Bapak Krestijanto Pandji menyampaikan apresiasi atas penghargaan yang diberikan oleh SWA Media Group. Ia mengatakan seorang CEO dalam sebuah perusahaan bukanlah seorang Superman namun harus menjadi konduktor. Dalam filosofi kepemimpinannya Bapak Krestijanto Pandji mengibaratkan perusahaan merupakan sebuah orkestra yang terdiri dari berbagai macam pemain musik.
“Seorang CEO bukanlah Superman yang bisa mengerjakan segala hal. Seperti seorang konduktor, saya harus memastikan setiap fungsi bekerja dalam tempo yang sama, dengan ritme yang tepat dan tujuan yang selaras. Di situlah eksekusi menjadi kunci agar strategi tidak hanya terdengar indah di atas kertas, tetapi benar-benar menghasilkan performa terbaik dan nilai yang berkelanjutan bagi seluruh pemangku kepentingan,” kata Bapak Krestijanto.

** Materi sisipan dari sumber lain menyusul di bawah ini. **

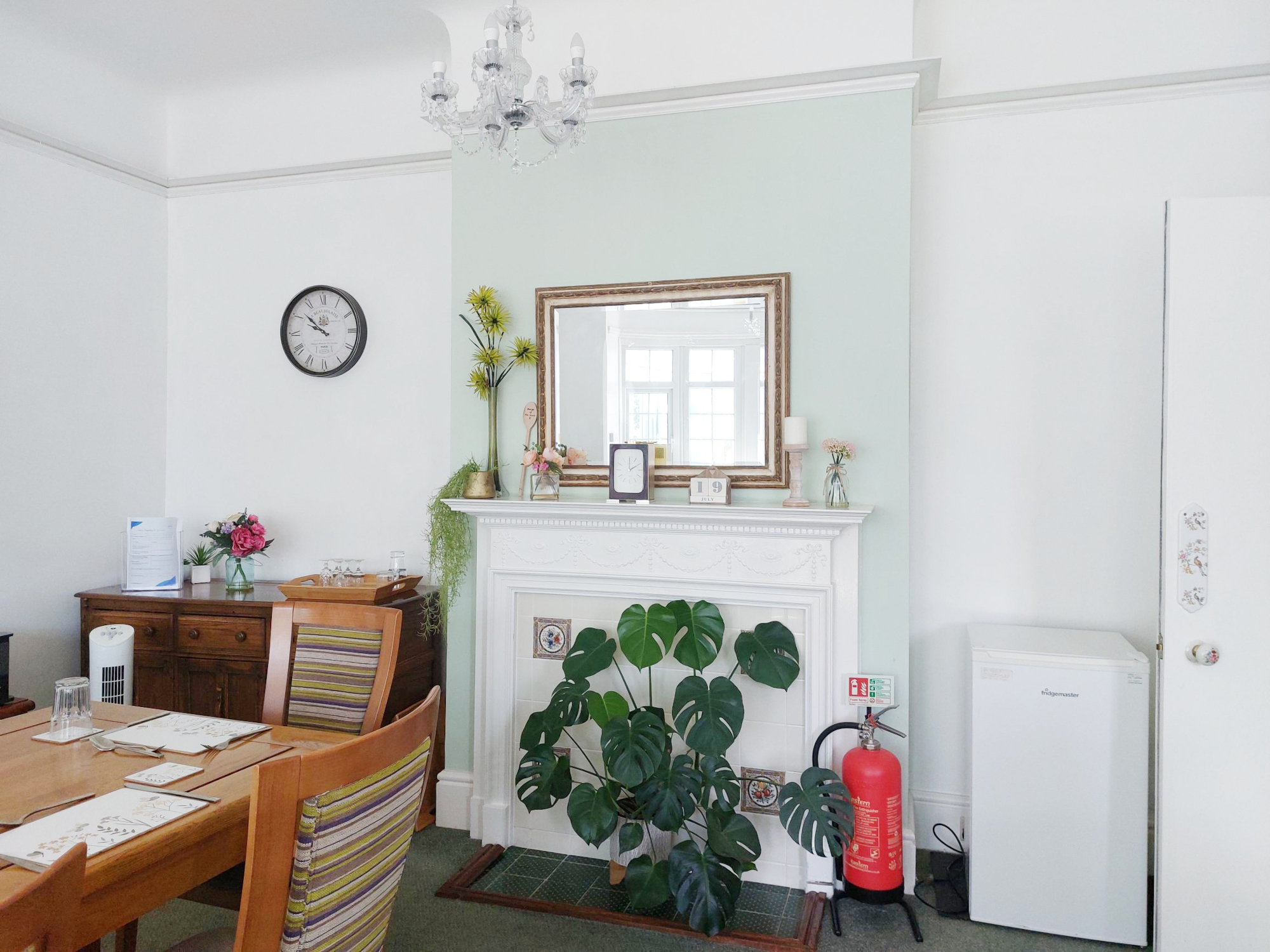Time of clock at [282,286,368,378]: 9:51
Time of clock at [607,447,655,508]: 12:11
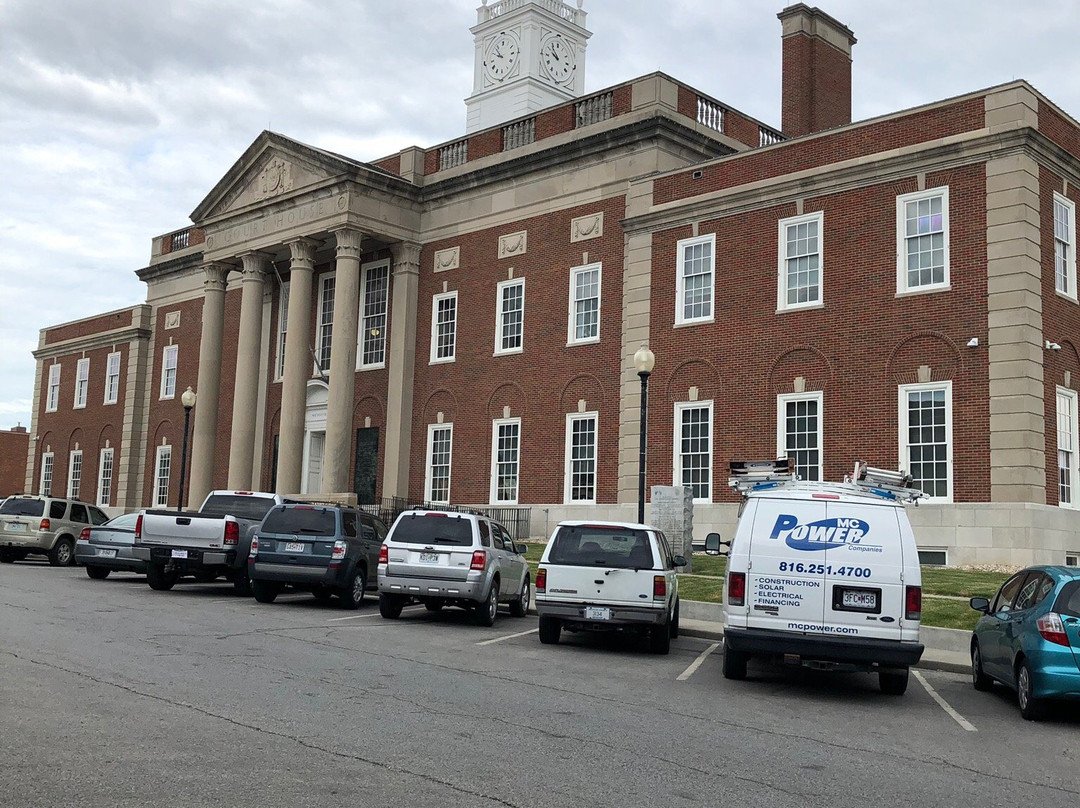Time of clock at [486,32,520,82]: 9:53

Penghargaan ini menjadi refleksi atas kualitas kepemimpinan yang tidak hanya visioner, tetapi juga eksekutif mampu memastikan bahwa setiap strategi berjalan efektif dan memberikan dampak nyata. Ke depan, PT Medela Potentia Tbk berkomitmen untuk terus memperkuat praktik kepemimpinan yang berintegritas dan berorientasi pada eksekusi, sejalan dengan aspirasi perusahaan untuk menjadi organisasi yang tangguh, adaptif, dan berdaya saing tinggi di industri kesehatan nasional maupun regional.